• [Records shown]
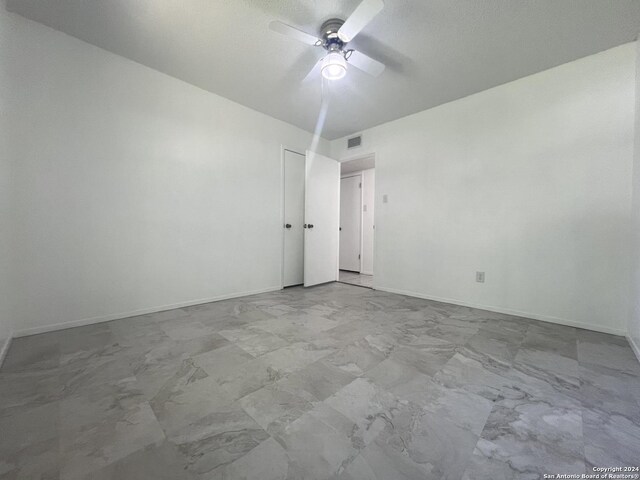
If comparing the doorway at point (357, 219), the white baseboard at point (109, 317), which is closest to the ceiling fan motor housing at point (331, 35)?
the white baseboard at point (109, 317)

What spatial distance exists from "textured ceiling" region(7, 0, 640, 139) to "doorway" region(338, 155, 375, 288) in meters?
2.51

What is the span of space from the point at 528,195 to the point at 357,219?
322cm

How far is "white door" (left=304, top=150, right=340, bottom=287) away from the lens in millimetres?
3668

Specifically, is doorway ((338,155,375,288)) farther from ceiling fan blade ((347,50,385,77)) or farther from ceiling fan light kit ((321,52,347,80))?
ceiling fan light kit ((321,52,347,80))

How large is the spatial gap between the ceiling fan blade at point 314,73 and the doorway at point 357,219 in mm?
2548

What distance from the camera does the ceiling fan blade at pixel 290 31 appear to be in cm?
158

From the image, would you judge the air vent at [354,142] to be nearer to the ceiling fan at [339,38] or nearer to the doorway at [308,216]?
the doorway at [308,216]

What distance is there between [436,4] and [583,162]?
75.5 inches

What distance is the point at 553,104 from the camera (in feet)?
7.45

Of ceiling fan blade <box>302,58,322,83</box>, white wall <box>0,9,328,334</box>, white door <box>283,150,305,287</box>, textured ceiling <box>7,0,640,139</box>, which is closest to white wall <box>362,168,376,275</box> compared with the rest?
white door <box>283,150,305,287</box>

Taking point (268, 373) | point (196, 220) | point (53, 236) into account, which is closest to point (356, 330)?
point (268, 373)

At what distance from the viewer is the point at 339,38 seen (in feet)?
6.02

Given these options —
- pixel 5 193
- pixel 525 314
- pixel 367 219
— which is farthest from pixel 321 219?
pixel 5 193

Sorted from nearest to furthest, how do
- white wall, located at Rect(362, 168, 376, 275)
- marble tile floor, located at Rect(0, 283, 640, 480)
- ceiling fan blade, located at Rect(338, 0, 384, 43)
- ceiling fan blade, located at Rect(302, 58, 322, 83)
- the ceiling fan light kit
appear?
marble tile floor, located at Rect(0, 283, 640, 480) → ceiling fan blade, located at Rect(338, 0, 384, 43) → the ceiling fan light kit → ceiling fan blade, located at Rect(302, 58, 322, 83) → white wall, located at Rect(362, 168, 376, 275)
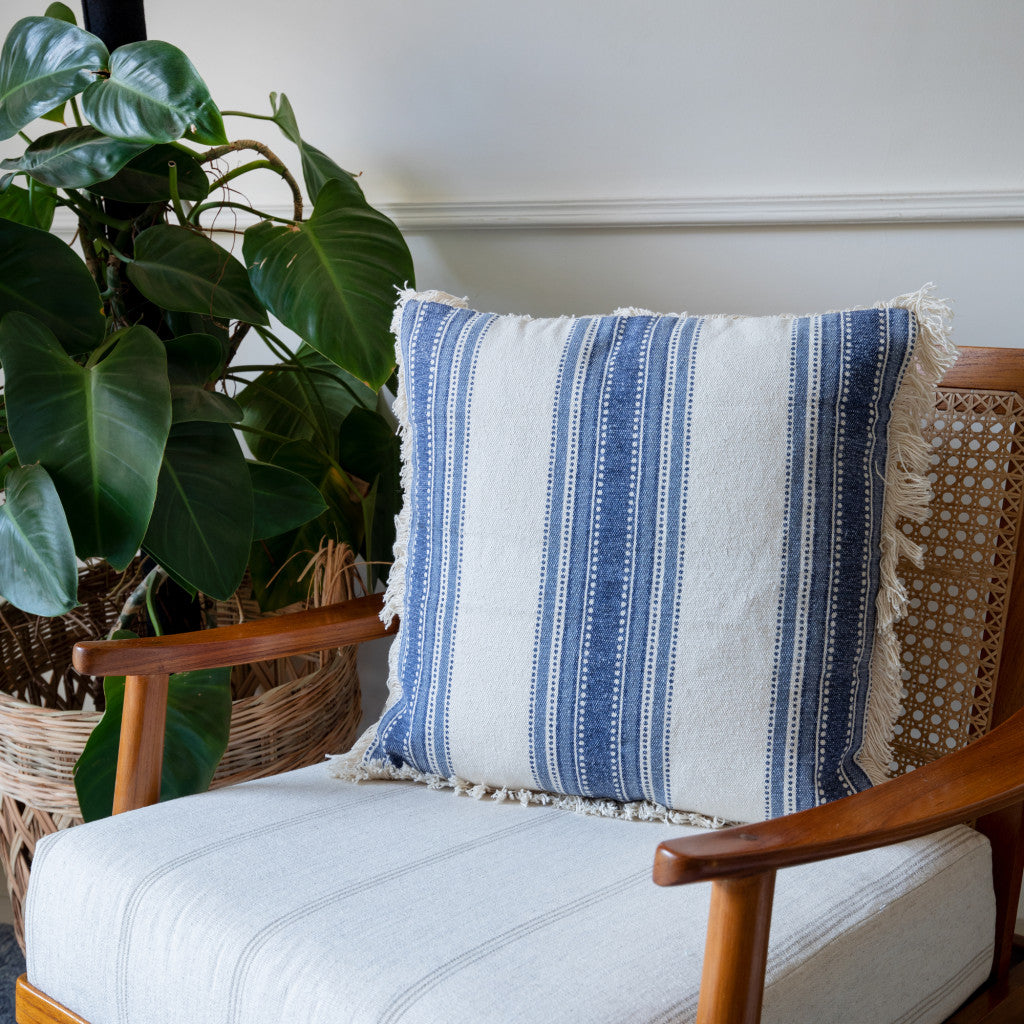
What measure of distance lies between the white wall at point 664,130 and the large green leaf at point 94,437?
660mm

• [Your task]
Without any pictures, reproduce exactly the lines from the line that contains "Specifically, is doorway" to the end of the entries above, both ends included.

• [Finished exercise]
Specifically, is doorway ((338,155,375,288)) farther from ceiling fan blade ((347,50,385,77)) or farther from ceiling fan light kit ((321,52,347,80))?
ceiling fan light kit ((321,52,347,80))

How large is the spatial gap between the ceiling fan blade at point 314,73 and the doorway at point 357,219 in mm?
2548

What distance from the camera does the ceiling fan blade at pixel 290 31 appear to be in cm?
158

From the image, would you judge the air vent at [354,142] to be nearer to the ceiling fan at [339,38] or nearer to the doorway at [308,216]?
the doorway at [308,216]

What distance is there between [436,4] and [583,162]?
75.5 inches

What distance is the point at 553,104 from the camera (in feet)?
7.45

Of ceiling fan blade <box>302,58,322,83</box>, white wall <box>0,9,328,334</box>, white door <box>283,150,305,287</box>, textured ceiling <box>7,0,640,139</box>, which is closest to white wall <box>362,168,376,275</box> compared with the rest?
white door <box>283,150,305,287</box>

Taking point (268, 373) | point (196, 220) | point (53, 236) into account, which is closest to point (356, 330)?
point (268, 373)

At what distance from the viewer is the point at 339,38 seen (in feet)?
6.02

Given these options —
- pixel 5 193
- pixel 525 314
- pixel 367 219
— which is farthest from pixel 321 219?
pixel 5 193

Sorted from nearest to furthest, how do
- white wall, located at Rect(362, 168, 376, 275)
- marble tile floor, located at Rect(0, 283, 640, 480)
- ceiling fan blade, located at Rect(338, 0, 384, 43)
- ceiling fan blade, located at Rect(302, 58, 322, 83)
- the ceiling fan light kit
appear?
marble tile floor, located at Rect(0, 283, 640, 480) → ceiling fan blade, located at Rect(338, 0, 384, 43) → the ceiling fan light kit → ceiling fan blade, located at Rect(302, 58, 322, 83) → white wall, located at Rect(362, 168, 376, 275)
What measure of distance lies between the white wall at point 664,130 and the large green leaf at point 94,437?
660mm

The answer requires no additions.